Gabrielle
A romantic mind will always be drawn to an era he could not possibly have known: Europe between the Great Wars; America as it began its first free century; England when Dickens was its sole witness (upon me 1960s and 1970s Northern Europe has cast an everlasting spell). Even an acute nostalgist knows that his sentiments are mostly based on unhappy persons' yearning for a past they cannot have, thus arming themselves for a future they cannot bear, and yet he still yearns. He yearns for love and remembrance, sweetness and wonder, and the eternity of his wretched soul. He will watch movies and read books, and dream himself the hero who simply must triumph in the end. Life will continue to disappoint him mildly, but life is always disappointing to those who choose to dwell in the past. What he wants is to be transported to that period, to breathe its air and darken beneath its sunsets and know beforehand that it will be the most glorious years of his existence. Alas, such is not our fate. We are doomed to do quite the reverse and live as if our better days are always a step ahead. Which brings us to a work from one of the most romanticized of all periods.
--
> [Apply what you read]:
(1) In the text on nostalgia, which time and place does the writer say has cast an everlasting spell on them?
(2) Please say whether each statement agrees with the text on nostalgia, and quote the deciding words for each. (a) Life is always disappointing to those who dwell in the past. (b) We are fated to be transported to the period we long for. (c) Dickens is named as the sole witness of America's first free century.

> [Given material]:
--
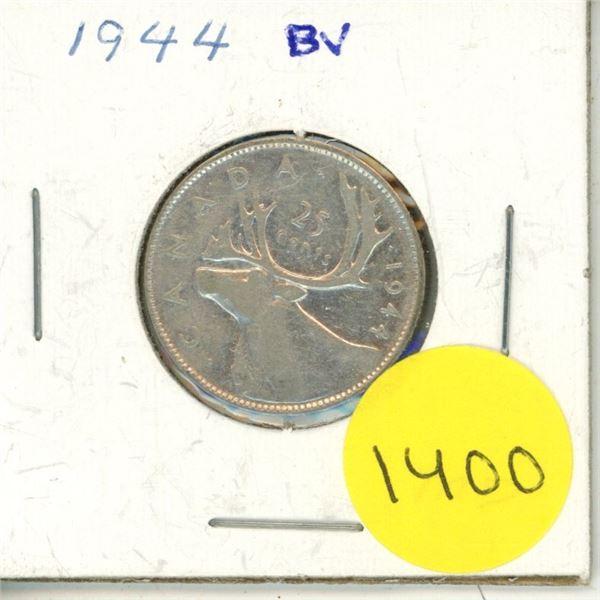 1944 Canadian Silver Twenty Five Cents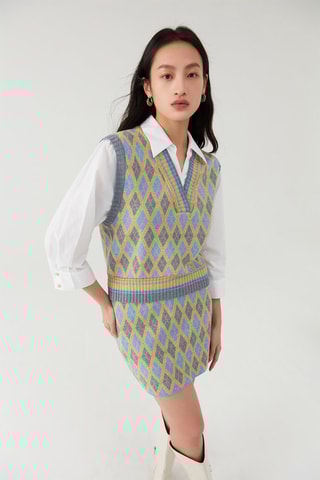 Chemise avec gilet trompe-l'œil Gris et jaune clair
--
> [Responses to the tasks]:
(1) 1960s and 1970s Northern Europe.

(2)
(a) Yes: "life is always disappointing to those who choose to dwell in the past"
(b) No: "Alas, such is not our fate."
(c) No: "England when Dickens was its sole witness"